§ **課題**
以下の書評の抜粋で、引用文の中に「ハイテク対策」に用いたものとして挙げられている技術をすべて書き出してください。

§ **抜粋本文**
========================================
北京の邦人学者、ネット革命を目撃する:西村友作著『数字中国 デジタル・チャイナ コロナ後の「新経済」』 中央公論新社
新型コロナウイルス感染症のパンデミック(世界的大流行)にもかかわらず、その震源地とされた中国が感染を抑え、2020年にプラス成長を遂げたのはなぜか。北京で20年間、中国経済とネット革命を目撃してきた邦人学者が解き明かす。
臨場感あふれる防疫ドキュメント
著者、西村友作教授は1974年熊本県生まれ。2002年から北京に住む。中国の経済金融系重点大学である対外経済貿易大学で経済学博士を取得、同大で日本人初の専任講師となり、18年に同大国際経済研究院教授に就いた。中国のデジタル・トランスフォーメーション(DX)戦略を活写した本書執筆の動機をこう綴る。新型コロナ禍が大きな歴史的転換点になるかもしれない。中国の大学に在籍する日本人経済学者ならではの情報や視点をもとに、目の前で次々と起こる新たな出来事を記録し、日本に伝えたい。中国は新型コロナにどう立ち向かったのか。本書の特色は著者の体験を交えた生々しい現場報告だ。北京のワクチン接種会場など撮影した写真も豊富。臨場感あふれる防疫ドキュメントになっている。新型コロナが最初に流行した湖北省武漢市は2020年1月23日、都市封鎖(ロックダウン)された。感染者の爆発的増加により各地で医療が崩壊し、肺炎が疑われる患者のコンピューター断層撮影装置(CT)の画像をいかに早く読み取るかが勝負だった。患者一人のCT画像は300枚ほどあり、医師が肉眼で新型コロナかどうか判断するには5~15分かかる。中国電子商取引(EC)最大手アリババ集団の研究機関はいち早く、人工知能(AI)を駆使した画像解析システムを開発した。これにより「20秒で精度96%の検査結果が得られる」ようになった。中国はドローン(小型無人機)メーカーが多い。世界最大手は深センに本社を置くDJIだ。ドローン物流のスタートアップ企業が開発したAI搭載ドローンは、PCR検査の検体輸送に活躍した。医師が少ない医療現場では、最新の第5世代高速通信規格「5G」を利用したオンライン医療が役立った。「AIや5G、ドローンなどを用いたハイテク対策と、民間組織や人民解放軍によるローテクな人海戦術の『合わせ技』で国内の感染拡大を抑え、きわめて厳しい水際対策で外からのウイルスの侵入を防ぐ」。こうした手法で、中国の新型コロナ禍はほぼ終息したという。
========================================
§ **空間グラウンディングのデータ**

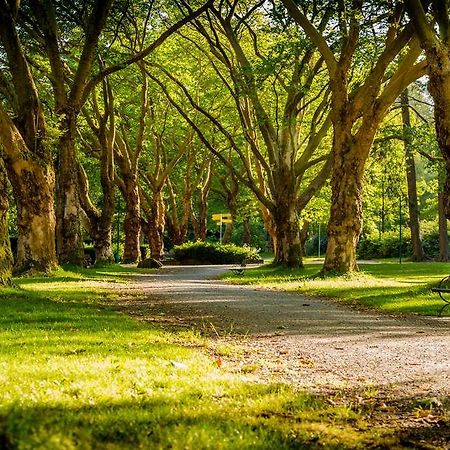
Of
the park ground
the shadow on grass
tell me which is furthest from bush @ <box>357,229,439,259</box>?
the shadow on grass

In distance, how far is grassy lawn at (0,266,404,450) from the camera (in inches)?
145

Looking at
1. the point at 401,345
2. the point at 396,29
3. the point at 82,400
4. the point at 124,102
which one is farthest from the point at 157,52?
the point at 82,400

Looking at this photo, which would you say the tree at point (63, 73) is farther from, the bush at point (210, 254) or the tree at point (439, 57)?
the bush at point (210, 254)

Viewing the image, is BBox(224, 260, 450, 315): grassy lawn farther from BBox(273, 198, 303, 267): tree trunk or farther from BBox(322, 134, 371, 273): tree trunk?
BBox(273, 198, 303, 267): tree trunk

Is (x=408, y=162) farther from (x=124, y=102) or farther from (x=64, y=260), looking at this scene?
(x=64, y=260)

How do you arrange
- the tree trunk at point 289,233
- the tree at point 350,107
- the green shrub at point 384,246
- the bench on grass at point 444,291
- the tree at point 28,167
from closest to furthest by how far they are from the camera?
the bench on grass at point 444,291, the tree at point 28,167, the tree at point 350,107, the tree trunk at point 289,233, the green shrub at point 384,246

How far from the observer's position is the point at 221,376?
235 inches

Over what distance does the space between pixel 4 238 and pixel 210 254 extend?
27.6 meters

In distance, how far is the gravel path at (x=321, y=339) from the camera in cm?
629

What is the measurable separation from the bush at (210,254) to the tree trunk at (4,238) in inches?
1052

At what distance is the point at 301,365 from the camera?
6.97 meters

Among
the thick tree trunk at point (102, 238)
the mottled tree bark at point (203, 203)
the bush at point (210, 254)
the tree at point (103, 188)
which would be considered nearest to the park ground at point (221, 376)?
the tree at point (103, 188)

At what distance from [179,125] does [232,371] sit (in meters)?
35.2

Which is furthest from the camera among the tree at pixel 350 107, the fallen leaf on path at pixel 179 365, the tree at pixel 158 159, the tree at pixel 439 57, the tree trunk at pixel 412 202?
the tree at pixel 158 159
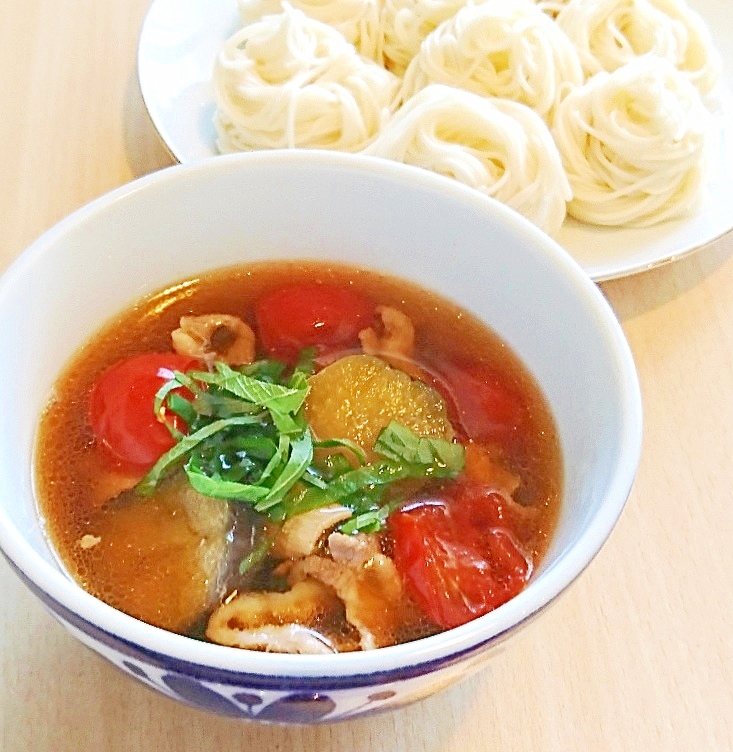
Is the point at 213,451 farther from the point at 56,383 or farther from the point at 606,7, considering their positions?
the point at 606,7

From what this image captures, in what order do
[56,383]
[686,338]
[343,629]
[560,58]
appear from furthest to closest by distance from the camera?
[560,58], [686,338], [56,383], [343,629]

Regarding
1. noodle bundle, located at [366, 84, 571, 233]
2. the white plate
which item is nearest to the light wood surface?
the white plate

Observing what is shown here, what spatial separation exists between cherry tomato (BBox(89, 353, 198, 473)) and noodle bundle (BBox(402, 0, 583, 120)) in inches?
30.6

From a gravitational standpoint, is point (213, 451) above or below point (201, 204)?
below

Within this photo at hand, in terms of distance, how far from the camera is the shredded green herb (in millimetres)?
743

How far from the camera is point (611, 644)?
0.82 metres

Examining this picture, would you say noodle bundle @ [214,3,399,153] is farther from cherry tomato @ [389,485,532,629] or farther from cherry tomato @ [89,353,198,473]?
cherry tomato @ [389,485,532,629]

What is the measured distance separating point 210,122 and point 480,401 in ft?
2.38

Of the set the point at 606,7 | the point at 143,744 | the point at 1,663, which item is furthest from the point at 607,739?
the point at 606,7

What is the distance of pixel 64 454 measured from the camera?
778 millimetres

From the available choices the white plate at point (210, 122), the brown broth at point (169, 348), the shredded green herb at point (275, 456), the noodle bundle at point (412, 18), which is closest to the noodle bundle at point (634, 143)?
the white plate at point (210, 122)

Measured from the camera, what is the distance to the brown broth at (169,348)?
718 millimetres

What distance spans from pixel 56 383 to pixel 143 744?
32 centimetres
========================================
§ **課題の解答**
AI、5G、ドローン